> _QUESTIONS TO ANSWER_
**A.** Output the part of the article on China–Georgia relations from "Political ties" to "in April 2006.", copied word for word.
**B.** According to the article on China–Georgia relations, when did Eduard Shevardnadze pay a state visit to China?
**C.** Resume the article on China–Georgia relations, starting right after its final sentence.
Top of PASSAGE PROVIDED
China–Georgia relations are the foreign relations between Georgia and the People's Republic of China. The two countries established diplomatic relations on 9 June 1992. Bilateral ties have advanced gradually since then and mostly focused on economic cooperation. China has an embassy in Tbilisi, and Georgia has an embassy in Beijing. By 2017, China had become Georgia's fourth largest trading partner and the second largest exporting market for Georgian wine. China has been appreciative of Georgia's commitment to One-China policy and has supported Georgia's territorial integrity by refusing to recognize Abkhazia and South Ossetia.

History 
The Yuan Shi, the official history of the Yuan Dynasty of China, records the fate of Georgia in 1252. In that year, the Mongol khagan Möngke, who was expanding into China, granted the Kingdom of Georgia, which had submitted to Mongol overlordship, to Berke. Chu'ü-erh-chih (; ), the Chinese name used for Georgia in the Yuan Shi, is etymologically the same as "Georgia".

Political ties 
The China–Georgia relations were officially established on 9 June 1992, when China extended its diplomatic recognition to the Republic of Georgia after the dissolution of the Soviet Union. Eduard Shevardnadze, then Georgia's head of state, paid a state visit to China in June 1993 and signed several agreements, principally on economic and trade cooperation. Mikheil Saakashvili, the then-President of Georgia, was in China on an official visit in April 2006.

The two countries maintained communication and coordination at the United Nations and other international organizations. Georgia has maintained its "one-China policy" and does not recognize Taiwan. In its turn, China, member of the Shanghai Cooperation Organisation (SCO), refused to follow the suit of Russia, a fellow SCO member, in recognition of the independence of Georgia's breakaway Abkhazia and South Ossetia in the aftermath of the August 2008 Russo–Georgian War despite the appeal by the Russian Foreign Ministry. Instead, the SCO issued the Dushanbe Declaration, calling on all parties to solve the "existing problems" through diplomacy. Similarly, a Chinese Foreign Ministry spokesman expressed the agency's concern due to the "latest development in South Ossetia and Abkhazia", responding to a journalist's question regarding China's position on Russia's recognition of the disputed territories. In the view of the political analyst Joseph Larsen, "while China does not present an alternative to NATO and EU integration... relations with China have the potential to complement Georgia's existing foreign policy."
Bottom of PASSAGE PROVIDED
Top of RECORDED DATA
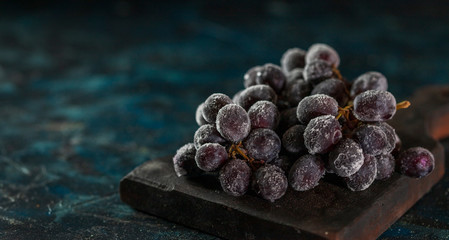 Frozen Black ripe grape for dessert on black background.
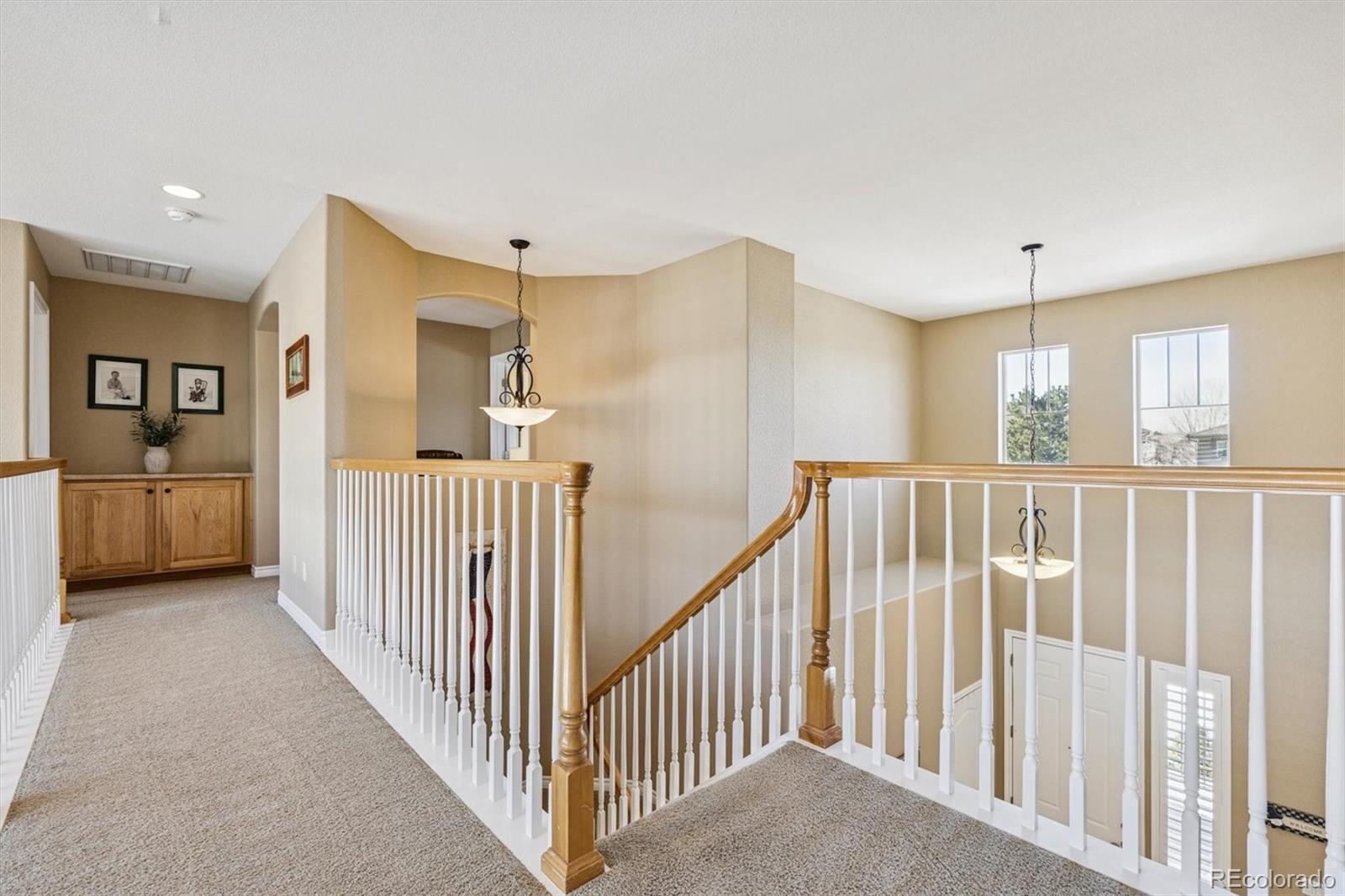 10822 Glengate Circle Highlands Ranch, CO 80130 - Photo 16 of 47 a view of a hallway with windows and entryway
Bottom of RECORDED DATA
> _NUMBERED ANSWERS_
**A.**
Political ties 
The China–Georgia relations were officially established on 9 June 1992, when China extended its diplomatic recognition to the Republic of Georgia after the dissolution of the Soviet Union. Eduard Shevardnadze, then Georgia's head of state, paid a state visit to China in June 1993 and signed several agreements, principally on economic and trade cooperation. Mikheil Saakashvili, the then-President of Georgia, was in China on an official visit in April 2006.

**B.** June 1993

**C.**
Economic ties 
Bilateral economic ties have gradually expanded since 1992 and witnessed further growth beginning in 2010 as Georgia's economy recovered from the 2008 war. China views Georgia as part of the One Belt One Road Initiative, a project it launched in 2013 to "shorten the distance between China and Europe" through improved infrastructure connections. By 2014, China had accounted for $217.94 million in foreign direct investment in Georgia, putting it in fourth place after Azerbaijan, the Netherlands, and the United States. A number of Chinese companies have launched major operations in Georgia. China's Hualing Group, mainly focused on construction and management of hotels and trade centers, was Georgia's single largest foreign investor as of 2017. Some of the company's projects in Georgia include a Free Industrial Zone in Kutaisi, Georgia's second largest city, and a large residential and commercial complex in a suburb of the capital city of Tbilisi. In January 2017, the CEFC China Energy agreed to purchase 75% of shares in the Free Industrial Zone at Poti on Georgia's Black Sea coastline. Georgia's main export product to China is wine, which amounted to 5,299,820 bottles in 2016, nearly double the amount exported in the previous year. On 13 May 2017, Georgia and China signed a Free Trade Agreement.

Diplomacy

People's Republic of China
Tbilisi (Embassy)

Georgia
Beijing (Embassy)

See also 
 Foreign relations of China
 Foreign relations of Georgia 
 Georgia–Hong Kong relations

References 

 
Bilateral relations of Georgia (country)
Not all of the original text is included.